Windows Server 2003 FTP Query

Fizman

Our server in work operates on Windows Server 2003. We have an FTP site/server set up so that when we are off site, we can log on an download/upload files etc. We also have several other people working for us around the country who have access to this FTP server.

We could have 20+ folders on this server at any one time, and whoever logs on, currently has access to all data. My boss however, wants to limit the access some users have, to just one folder for example.

E.g. Mark works from Galway, and has a 'Mark' folder on the FTP at the minute. Is it possible to limit Marks access to just this folder? I have had a quick look over lunch on the MS website, and saw that there is an FTP User Isolation feature. Would this be the way to go? I have personally had little or no experience in MS Server in the past.

Any info appreciated!

seamus

It's not even so much about isolation. Much like any FTP server, you can specify who has logon rights to the FTP Server and then you specify a base (home) directory for that user when they log in. The user then can only navigate within that directory tree.

Sorry, haven't got much more info than that as I don't have access to Win FTP server right here. You manage the FTP server through the IIS admin tool.

Fizman

Thanks. I'll have a look through the IIS options later on to see if it is an obvious option. If not i'll look deeper into the MS FTP pages.

Fizman

Ok so I set up a few user accounts in Active Directory, and set their profile/root path to specific folders on our FTP site.
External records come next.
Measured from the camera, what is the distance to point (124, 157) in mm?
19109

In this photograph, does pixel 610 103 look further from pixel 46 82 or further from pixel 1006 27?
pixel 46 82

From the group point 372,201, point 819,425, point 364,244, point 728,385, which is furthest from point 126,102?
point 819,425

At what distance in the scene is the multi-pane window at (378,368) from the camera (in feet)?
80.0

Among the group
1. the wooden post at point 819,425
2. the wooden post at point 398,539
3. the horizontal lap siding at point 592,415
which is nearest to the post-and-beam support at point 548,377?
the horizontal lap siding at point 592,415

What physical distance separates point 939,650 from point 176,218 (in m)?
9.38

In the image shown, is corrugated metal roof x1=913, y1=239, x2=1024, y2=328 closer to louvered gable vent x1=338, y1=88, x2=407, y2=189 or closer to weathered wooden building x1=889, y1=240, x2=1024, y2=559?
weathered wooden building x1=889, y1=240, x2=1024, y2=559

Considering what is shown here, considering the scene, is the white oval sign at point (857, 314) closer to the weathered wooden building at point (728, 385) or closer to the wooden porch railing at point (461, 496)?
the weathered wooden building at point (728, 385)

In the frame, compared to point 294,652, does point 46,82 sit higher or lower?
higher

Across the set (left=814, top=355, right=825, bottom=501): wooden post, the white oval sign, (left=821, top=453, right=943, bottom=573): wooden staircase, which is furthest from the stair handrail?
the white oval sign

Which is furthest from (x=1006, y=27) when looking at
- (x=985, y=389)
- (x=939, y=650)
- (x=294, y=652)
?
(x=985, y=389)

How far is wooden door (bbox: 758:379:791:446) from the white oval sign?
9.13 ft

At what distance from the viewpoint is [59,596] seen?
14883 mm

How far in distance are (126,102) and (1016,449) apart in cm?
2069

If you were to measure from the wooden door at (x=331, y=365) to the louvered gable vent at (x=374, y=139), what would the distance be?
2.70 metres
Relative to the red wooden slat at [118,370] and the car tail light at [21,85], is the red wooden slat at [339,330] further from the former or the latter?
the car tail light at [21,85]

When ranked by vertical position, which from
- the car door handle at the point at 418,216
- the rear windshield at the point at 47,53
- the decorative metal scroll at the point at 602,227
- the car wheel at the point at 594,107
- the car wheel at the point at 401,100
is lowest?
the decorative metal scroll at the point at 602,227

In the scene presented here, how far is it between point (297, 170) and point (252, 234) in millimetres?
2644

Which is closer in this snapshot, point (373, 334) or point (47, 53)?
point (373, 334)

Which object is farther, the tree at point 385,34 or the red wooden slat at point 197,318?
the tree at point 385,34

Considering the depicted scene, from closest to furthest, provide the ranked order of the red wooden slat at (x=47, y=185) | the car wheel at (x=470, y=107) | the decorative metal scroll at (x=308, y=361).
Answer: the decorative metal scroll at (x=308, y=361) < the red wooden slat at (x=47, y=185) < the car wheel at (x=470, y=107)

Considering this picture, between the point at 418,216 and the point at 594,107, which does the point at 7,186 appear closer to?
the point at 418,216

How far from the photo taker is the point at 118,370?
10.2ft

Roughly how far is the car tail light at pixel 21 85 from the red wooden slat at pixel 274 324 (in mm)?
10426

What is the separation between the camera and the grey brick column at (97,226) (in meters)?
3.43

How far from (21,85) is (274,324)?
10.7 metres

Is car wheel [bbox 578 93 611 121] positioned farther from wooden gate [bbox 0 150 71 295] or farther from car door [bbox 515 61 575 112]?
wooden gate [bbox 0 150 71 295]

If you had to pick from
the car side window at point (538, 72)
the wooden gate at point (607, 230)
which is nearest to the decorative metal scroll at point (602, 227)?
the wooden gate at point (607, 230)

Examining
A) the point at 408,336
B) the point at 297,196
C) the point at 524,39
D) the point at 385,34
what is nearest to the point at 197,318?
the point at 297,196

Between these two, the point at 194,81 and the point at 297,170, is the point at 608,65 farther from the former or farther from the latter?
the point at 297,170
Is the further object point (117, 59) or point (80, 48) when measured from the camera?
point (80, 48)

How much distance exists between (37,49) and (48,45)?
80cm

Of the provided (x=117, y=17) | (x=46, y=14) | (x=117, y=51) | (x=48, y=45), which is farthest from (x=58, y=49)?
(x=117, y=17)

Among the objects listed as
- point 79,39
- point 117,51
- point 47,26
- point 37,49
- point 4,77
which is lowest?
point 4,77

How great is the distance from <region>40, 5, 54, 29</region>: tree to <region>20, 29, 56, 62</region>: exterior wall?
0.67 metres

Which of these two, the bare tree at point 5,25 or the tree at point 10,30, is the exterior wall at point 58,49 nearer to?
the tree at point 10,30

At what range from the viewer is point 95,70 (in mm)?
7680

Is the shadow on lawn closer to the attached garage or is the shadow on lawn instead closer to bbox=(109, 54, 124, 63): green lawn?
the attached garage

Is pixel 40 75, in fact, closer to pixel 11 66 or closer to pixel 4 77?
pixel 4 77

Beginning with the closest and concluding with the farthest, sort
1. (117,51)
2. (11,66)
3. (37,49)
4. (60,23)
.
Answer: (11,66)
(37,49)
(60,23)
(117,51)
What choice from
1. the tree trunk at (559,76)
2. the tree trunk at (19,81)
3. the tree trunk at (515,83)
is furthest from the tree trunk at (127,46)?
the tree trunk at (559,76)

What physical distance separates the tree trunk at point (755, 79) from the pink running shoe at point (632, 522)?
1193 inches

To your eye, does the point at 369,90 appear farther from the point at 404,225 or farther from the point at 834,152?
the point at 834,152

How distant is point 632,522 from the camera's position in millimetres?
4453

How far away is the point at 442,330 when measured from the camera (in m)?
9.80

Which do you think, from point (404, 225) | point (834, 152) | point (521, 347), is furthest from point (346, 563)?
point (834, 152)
The whole thing works a charm when viewed through Windows Explorer, with the user only seeing the files which are in their own folder. Internet Explorer is a different story altogether though.

When IE is fired up and the FTP address is entered, the user is then asked for their username and password. When these are entered, our entire root directory appears in list form, in full view to the user whose root I had set to their own folder on our site. Logged in as one of these new users, I was able to download some content that would not be located in their folder (i.e. its in our root and they should not have access to it). However, when I click on 'Page' and select 'View FTP in Windows Explorer', only their own data from their own folder appears.

Any ideas what the problem might be?? Is there further security required to have our directory locked when viewed in IE?

Any help appreciated as I am looking to get these accounts up and running as soon as possible!

moridin

You could actually change the filesystem access to these files so that the user can only read and/or write to specific areas. When someone logs into a machine via FTP using a windows login account they get the same access they would to files as a user of that machine.

Just because you set someone's home folder to say c:\ftproot\jim doesn't mean that he can't change back up to the ftproot if he wants to, it just sets his home folder, i.e. the folder he sees when he logs in with that account.

What happens when you use a proper FTP client, like commandline FTP or Filezilla?

It sounds to me like you need to tighten up your NTFS file permissions and put these "external" users in a group where they don't get access to view the full contents of the ftproot

seamus

moridin wrote: »

It sounds to me like you need to tighten up your NTFS file permissions and put these "external" users in a group where they don't get access to view the full contents of the ftproot

Yep, that would be my thinking.

The ideal situation would be a distinct folder where all FTP Files are uploaded. Then you remove the user's access to the root folder (and below), and provide them with a folder in the FTP root which they have access to.

If you're doing your testing on a domain machine from within the domain, IE may also be just acting clever and compiling the information based on NFS shares and the like.